Andreu Nin no murió luchando contra el fascismo. Murió torturado por quienes decían combatir al mismo enemigo. Su cadáver desaparecido es el símbolo más terrible de una guerra que fue, también, una guerra civil dentro de la guerra civil.
El FOR —Frente Obrero Revolucionario— emerge en este contexto no como una organización específica, sino como la expresión de una estrategia derrotada pero no refutada: la unidad de los explotados por encima de las directrices de las burocracias nacionales e internacionales; la alianza obrero-campesina como eje; la revolución social como única garantía de victoria militar.
Setenta años después, Wilebaldo Solano, secretario general del POUM en el exilio, escribió: "La lucha contra el POUM quebró el frente antifranquista y creó un descontento inmenso en los más diversos campos. Fue una herida que nunca cerró" .
La herida sigue abierta. No para el lamento estéril, sino para la extracción de lecciones estratégicas. Porque la historia del POUM y de Andreu Nin no es un museo de derrotas. Es un laboratorio de alternativas que la contrarrevolución —primero estalinista, luego neoliberal— se esforzó por enterrar.

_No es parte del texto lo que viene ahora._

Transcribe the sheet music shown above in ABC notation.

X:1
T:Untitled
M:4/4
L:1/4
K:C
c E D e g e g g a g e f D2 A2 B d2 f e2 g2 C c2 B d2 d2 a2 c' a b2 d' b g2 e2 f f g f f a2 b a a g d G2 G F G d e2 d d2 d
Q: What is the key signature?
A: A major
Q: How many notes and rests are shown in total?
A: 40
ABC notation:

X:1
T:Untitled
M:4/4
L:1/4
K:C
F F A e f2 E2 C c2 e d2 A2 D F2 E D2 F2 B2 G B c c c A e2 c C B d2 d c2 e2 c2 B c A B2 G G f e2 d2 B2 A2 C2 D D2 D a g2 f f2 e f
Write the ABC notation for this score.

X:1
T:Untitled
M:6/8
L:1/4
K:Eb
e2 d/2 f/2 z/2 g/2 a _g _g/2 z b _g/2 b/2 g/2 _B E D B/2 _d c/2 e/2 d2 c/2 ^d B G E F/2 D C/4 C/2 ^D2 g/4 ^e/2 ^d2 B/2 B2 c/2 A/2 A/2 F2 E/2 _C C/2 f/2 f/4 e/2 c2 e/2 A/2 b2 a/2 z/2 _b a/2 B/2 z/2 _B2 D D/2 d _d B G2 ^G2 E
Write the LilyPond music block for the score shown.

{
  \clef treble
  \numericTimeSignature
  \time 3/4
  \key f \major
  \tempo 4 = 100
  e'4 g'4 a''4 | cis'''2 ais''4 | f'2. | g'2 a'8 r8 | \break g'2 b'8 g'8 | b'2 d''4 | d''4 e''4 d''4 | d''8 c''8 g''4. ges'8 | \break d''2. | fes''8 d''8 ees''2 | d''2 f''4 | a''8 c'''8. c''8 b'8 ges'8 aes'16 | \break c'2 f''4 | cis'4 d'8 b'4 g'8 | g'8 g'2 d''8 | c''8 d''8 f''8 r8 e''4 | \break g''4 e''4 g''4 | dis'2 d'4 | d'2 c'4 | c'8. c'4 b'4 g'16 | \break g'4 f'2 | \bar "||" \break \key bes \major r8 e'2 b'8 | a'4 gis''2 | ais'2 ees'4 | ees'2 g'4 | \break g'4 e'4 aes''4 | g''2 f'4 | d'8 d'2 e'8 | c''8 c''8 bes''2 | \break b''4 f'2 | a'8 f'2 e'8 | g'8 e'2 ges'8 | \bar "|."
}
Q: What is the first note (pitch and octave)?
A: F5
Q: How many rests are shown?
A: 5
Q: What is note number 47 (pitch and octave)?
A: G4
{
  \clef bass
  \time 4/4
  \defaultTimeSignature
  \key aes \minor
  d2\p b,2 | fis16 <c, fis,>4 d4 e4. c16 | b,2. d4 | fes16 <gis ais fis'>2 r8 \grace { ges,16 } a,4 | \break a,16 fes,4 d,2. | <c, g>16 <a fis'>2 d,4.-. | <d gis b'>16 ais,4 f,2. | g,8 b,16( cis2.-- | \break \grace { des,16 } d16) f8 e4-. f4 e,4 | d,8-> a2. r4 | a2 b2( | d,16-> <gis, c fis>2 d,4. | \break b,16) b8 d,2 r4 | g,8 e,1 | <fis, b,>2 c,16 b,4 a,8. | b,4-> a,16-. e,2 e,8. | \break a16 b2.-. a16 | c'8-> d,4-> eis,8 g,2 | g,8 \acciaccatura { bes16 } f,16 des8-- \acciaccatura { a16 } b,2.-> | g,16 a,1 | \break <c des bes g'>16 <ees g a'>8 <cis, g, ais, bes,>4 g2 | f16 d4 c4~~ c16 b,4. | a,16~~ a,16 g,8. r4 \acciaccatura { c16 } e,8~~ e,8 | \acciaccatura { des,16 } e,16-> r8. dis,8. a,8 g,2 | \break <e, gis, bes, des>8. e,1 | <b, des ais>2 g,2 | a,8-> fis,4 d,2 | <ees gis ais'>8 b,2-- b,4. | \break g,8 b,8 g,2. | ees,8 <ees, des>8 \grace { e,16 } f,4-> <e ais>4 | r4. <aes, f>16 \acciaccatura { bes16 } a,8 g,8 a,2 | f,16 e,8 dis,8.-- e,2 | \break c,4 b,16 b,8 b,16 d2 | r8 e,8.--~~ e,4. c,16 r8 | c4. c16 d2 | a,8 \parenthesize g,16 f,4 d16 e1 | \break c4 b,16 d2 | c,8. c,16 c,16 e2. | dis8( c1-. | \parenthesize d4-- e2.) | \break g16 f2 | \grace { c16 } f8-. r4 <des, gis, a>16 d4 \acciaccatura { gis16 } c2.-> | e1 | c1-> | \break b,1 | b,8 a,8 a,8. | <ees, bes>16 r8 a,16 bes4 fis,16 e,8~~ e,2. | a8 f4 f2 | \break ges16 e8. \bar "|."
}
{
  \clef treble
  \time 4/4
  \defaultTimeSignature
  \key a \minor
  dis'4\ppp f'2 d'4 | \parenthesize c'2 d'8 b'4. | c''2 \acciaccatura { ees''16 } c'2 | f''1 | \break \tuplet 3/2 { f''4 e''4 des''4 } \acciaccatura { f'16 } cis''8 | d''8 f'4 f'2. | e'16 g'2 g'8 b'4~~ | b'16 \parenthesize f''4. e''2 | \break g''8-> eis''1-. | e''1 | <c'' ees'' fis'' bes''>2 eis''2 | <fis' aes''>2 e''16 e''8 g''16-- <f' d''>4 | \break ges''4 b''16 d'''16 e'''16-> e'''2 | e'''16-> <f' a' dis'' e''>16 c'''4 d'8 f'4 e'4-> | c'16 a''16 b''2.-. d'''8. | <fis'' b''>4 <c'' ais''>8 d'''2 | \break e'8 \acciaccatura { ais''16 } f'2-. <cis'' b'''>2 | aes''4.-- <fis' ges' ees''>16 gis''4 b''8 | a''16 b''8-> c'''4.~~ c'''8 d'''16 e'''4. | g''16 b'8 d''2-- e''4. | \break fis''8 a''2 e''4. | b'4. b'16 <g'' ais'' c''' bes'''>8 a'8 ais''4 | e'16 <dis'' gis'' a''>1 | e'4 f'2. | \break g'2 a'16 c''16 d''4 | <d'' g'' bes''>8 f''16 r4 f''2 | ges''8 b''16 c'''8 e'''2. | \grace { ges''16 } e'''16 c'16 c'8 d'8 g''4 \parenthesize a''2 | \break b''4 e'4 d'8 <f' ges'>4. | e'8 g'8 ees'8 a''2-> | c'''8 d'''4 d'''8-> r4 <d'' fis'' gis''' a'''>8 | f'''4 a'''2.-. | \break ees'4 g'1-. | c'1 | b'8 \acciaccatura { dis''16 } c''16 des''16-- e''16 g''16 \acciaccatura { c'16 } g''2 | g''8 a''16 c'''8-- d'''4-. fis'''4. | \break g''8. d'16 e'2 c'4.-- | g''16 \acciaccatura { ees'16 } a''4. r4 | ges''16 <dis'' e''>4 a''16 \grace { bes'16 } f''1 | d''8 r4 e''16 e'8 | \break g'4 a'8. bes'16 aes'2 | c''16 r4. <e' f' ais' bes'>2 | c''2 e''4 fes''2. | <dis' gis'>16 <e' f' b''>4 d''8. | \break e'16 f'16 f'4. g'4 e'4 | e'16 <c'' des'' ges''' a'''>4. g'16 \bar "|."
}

No lo consiguió. Las ideas del POUM sobre la democracia obrera, la alianza de clases explotadas y la autonomía revolucionaria siguen circulando por las venas del movimiento obrero . Como Nin, resisten la tortura de los archivos oficiales y la censura de los historiadores de corte.
Joan Prim.
Nota del autor: El presente artículo no representa necesariamente la posición de ninguna organización política contemporánea. Su propósito es exclusivamente historiográfico y de recuperación de memoria estratégica.